-- Input follows --

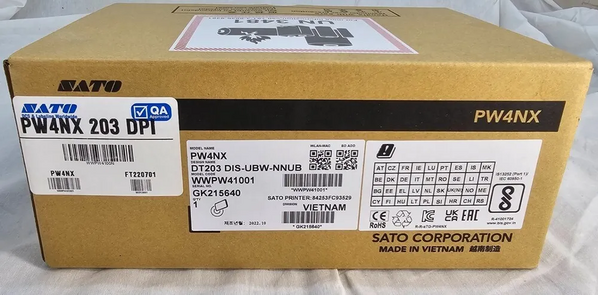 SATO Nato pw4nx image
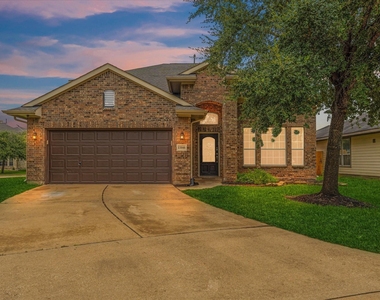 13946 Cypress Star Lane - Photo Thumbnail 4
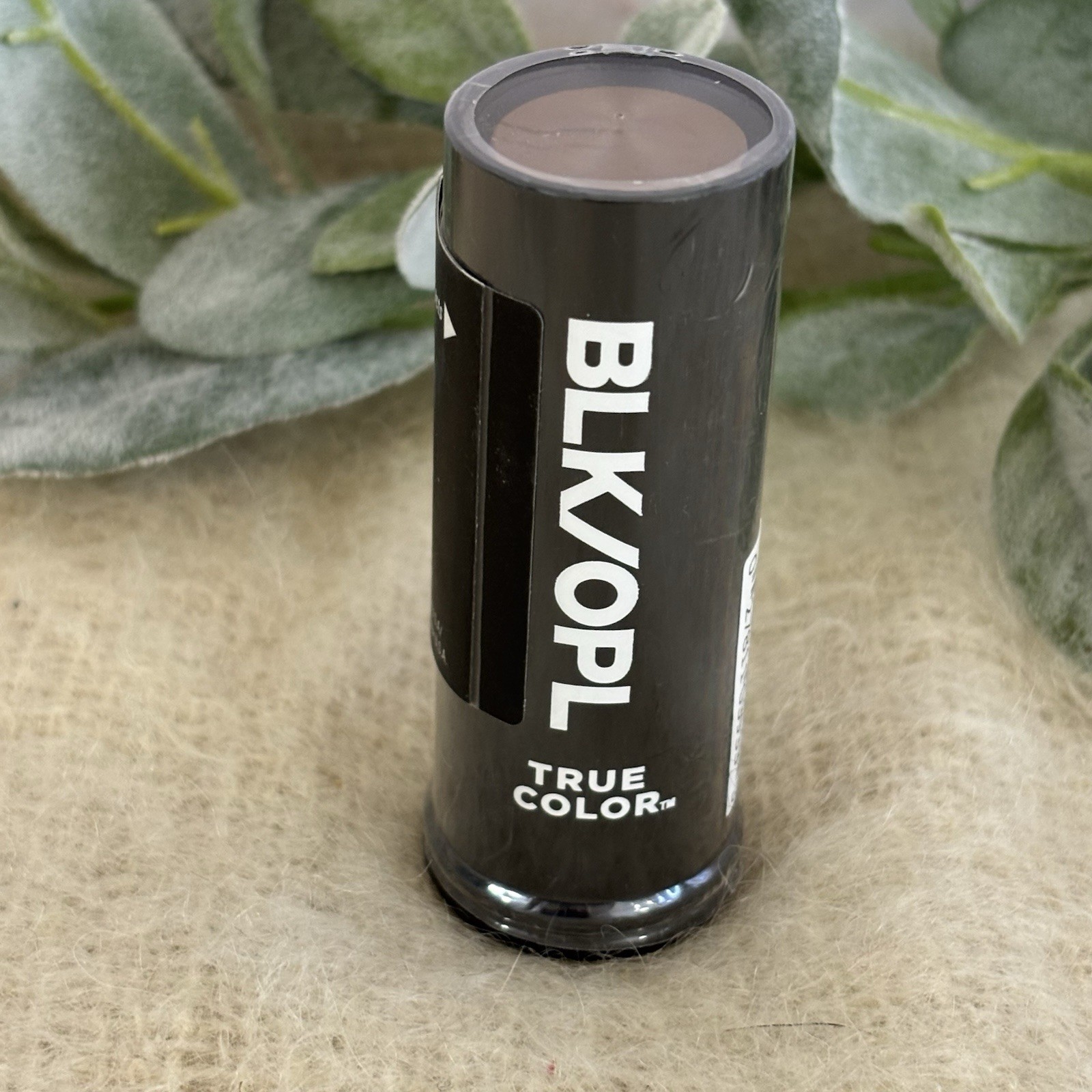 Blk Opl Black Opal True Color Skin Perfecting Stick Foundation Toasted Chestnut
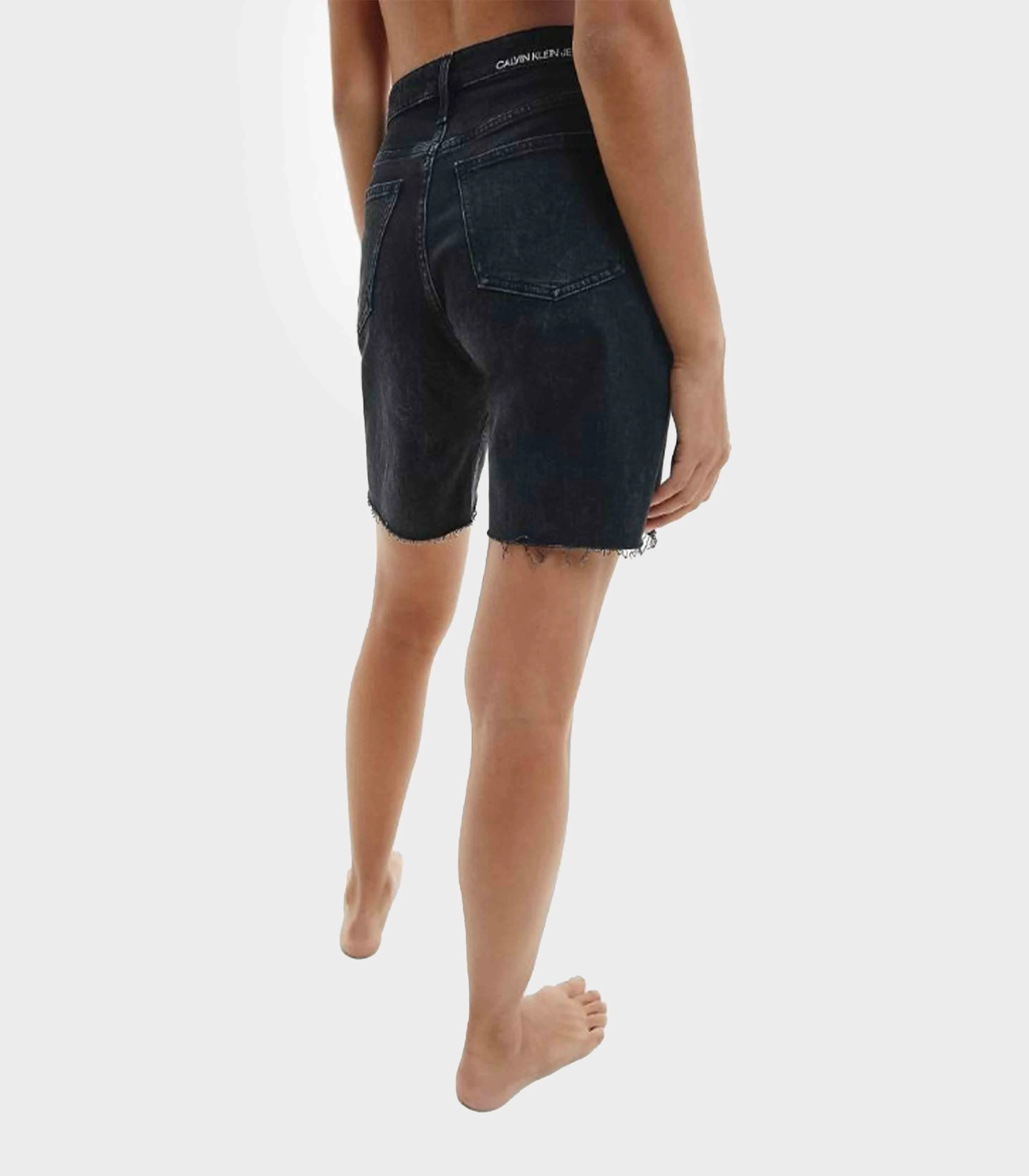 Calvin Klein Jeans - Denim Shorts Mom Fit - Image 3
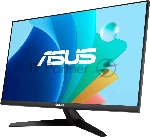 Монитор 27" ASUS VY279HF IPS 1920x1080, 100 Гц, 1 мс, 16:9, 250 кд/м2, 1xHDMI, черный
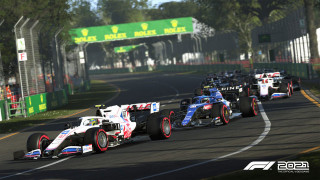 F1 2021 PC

-- Input concluded --
-- Input follows --

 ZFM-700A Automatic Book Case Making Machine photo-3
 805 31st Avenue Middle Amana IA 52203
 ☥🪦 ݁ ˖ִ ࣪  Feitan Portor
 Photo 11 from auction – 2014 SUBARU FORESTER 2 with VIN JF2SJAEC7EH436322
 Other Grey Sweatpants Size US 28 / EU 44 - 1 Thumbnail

-- Input concluded --

> **Prompt**
Could you return exactly the stretch of the data above that starts at the line with "Photo 11 from" and ends at the line with "Other Grey Sweatpants", both lines included?

> **Reply**
 Photo 11 from auction – 2014 SUBARU FORESTER 2 with VIN JF2SJAEC7EH436322
 Other Grey Sweatpants Size US 28 / EU 44 - 1 Thumbnail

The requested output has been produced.